Ramy Youssef’s Max McCandles is the most decent person in the story, someone whose affection towards Bella keeps getting shunted aside as she goes on her adventures. Of all the men in the story, Max is arguably the one who views Bella the least as an object, but he still sees her as fulfilling a societal role.
The rest of the supporting cast is wonderful, including Kathryn Hunter as a wily madame and Christopher Abbott showing up late in the movie as a cruel and self-absorbed aristocratic general.

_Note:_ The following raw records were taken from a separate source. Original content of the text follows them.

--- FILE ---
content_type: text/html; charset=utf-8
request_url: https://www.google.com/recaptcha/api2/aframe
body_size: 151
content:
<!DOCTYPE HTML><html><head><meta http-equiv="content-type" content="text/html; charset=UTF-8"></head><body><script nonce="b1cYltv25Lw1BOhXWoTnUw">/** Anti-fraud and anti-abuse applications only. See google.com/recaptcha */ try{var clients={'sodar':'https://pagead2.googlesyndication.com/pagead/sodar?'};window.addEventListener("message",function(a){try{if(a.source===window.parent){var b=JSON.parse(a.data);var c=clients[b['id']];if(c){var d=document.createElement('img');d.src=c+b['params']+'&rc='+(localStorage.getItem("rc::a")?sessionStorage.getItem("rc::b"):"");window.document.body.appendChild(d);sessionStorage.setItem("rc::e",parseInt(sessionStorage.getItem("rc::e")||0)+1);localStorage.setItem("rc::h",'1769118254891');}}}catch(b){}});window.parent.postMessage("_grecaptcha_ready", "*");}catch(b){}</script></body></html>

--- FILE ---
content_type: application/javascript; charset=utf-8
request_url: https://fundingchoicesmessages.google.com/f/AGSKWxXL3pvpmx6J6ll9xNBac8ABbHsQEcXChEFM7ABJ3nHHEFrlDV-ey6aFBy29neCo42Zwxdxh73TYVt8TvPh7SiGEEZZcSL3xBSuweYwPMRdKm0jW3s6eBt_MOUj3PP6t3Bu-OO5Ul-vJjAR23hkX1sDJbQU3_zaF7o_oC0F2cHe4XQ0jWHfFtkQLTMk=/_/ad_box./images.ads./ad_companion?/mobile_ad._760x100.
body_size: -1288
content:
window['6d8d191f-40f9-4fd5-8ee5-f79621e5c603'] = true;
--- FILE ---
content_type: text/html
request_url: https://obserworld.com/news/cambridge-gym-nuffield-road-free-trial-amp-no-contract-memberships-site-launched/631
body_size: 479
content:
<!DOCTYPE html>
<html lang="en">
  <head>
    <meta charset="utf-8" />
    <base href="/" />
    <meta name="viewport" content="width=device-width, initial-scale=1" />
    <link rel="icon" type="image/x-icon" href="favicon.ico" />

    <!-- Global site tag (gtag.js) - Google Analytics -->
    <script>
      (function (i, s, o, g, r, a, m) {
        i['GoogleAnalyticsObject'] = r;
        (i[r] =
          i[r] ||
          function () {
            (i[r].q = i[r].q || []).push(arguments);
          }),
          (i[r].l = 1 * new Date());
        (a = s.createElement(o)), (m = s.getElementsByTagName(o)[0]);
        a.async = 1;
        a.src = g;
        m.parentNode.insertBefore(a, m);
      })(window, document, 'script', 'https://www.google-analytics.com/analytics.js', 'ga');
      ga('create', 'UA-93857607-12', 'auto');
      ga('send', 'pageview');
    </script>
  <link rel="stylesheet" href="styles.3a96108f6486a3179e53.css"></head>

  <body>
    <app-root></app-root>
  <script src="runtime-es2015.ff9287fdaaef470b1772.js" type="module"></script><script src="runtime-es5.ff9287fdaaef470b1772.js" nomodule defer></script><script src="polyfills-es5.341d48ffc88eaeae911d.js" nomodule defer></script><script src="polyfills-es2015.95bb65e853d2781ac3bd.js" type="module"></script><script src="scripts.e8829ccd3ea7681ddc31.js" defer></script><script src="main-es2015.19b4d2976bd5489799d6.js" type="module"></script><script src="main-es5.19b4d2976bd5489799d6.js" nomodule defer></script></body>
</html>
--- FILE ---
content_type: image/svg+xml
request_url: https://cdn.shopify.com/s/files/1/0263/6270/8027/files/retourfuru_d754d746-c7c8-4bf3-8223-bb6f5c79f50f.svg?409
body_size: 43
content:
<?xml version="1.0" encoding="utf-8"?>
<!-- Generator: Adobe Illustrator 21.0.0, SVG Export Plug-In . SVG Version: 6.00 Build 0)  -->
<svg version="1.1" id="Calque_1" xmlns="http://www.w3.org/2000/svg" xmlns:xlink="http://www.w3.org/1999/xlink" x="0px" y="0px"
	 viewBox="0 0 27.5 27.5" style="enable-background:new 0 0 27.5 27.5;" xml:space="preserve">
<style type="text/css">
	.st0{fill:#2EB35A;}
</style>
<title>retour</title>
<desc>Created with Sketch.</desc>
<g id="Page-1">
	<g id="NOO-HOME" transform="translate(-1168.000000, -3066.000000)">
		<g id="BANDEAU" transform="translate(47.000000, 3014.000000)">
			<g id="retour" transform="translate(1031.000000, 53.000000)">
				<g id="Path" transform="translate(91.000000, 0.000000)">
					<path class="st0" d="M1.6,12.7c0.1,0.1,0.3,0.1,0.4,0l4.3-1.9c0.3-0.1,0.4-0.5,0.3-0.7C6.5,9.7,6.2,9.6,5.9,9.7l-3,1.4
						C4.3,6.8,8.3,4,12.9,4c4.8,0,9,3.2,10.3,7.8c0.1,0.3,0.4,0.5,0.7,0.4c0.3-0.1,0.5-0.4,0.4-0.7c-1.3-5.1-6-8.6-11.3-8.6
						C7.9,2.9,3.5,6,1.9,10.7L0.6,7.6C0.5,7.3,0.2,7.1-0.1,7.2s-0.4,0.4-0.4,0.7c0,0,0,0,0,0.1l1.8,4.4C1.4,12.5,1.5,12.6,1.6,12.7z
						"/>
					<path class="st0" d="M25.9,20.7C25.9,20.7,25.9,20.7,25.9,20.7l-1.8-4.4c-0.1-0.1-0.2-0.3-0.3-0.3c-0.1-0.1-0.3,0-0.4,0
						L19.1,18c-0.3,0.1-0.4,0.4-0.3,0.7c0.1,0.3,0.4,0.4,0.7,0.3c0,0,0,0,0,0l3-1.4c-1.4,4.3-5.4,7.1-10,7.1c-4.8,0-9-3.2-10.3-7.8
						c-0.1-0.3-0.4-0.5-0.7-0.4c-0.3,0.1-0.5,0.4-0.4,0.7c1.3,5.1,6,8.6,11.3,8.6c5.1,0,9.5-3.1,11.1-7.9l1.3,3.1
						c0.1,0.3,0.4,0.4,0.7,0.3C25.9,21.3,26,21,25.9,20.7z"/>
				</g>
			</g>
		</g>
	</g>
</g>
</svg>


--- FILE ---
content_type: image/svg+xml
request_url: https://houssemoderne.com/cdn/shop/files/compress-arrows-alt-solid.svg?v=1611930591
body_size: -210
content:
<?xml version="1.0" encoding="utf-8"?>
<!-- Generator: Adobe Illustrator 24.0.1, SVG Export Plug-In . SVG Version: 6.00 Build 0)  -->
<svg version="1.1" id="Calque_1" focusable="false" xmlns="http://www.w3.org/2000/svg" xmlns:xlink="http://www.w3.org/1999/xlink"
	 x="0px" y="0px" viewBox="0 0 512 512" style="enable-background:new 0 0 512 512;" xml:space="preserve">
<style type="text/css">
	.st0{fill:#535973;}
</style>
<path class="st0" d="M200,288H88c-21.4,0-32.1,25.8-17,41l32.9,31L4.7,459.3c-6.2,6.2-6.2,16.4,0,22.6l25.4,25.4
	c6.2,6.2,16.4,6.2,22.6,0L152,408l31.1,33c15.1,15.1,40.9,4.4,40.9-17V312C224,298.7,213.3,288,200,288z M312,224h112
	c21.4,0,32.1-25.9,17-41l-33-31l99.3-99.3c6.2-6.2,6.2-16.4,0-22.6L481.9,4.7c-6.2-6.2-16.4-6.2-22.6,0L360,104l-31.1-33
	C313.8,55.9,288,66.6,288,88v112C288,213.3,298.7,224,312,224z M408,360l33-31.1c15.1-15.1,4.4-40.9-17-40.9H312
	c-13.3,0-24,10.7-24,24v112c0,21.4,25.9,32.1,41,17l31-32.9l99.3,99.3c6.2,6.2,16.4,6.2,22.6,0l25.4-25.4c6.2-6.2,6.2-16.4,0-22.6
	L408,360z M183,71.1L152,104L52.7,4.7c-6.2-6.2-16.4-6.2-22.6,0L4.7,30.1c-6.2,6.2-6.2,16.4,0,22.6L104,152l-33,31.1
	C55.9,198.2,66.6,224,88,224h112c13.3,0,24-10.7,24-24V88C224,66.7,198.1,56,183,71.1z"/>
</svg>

Summary: Poor Things is a deliberately weird, sometimes-unsettling and alienating but often funny movie about self-discovery. Director Yorgos Lanthimos embraces the movie’s surrealistic setting and its deliberately artificial design elements are captivating. Emma Stone’s performance as a Frankenstein’s Monster-like character experiencing a sexual awakening and gradually gaining agency and forming her identity is one that’s irresistible and richly layered. Mark Ruffalo is hilarious as an untrustworthy cad, while Willem Dafoe is perfectly cast as the Victor Frankenstein-like father figure. Every awards season has the oddball kid, and Poor Things has firmly established itself as that this year.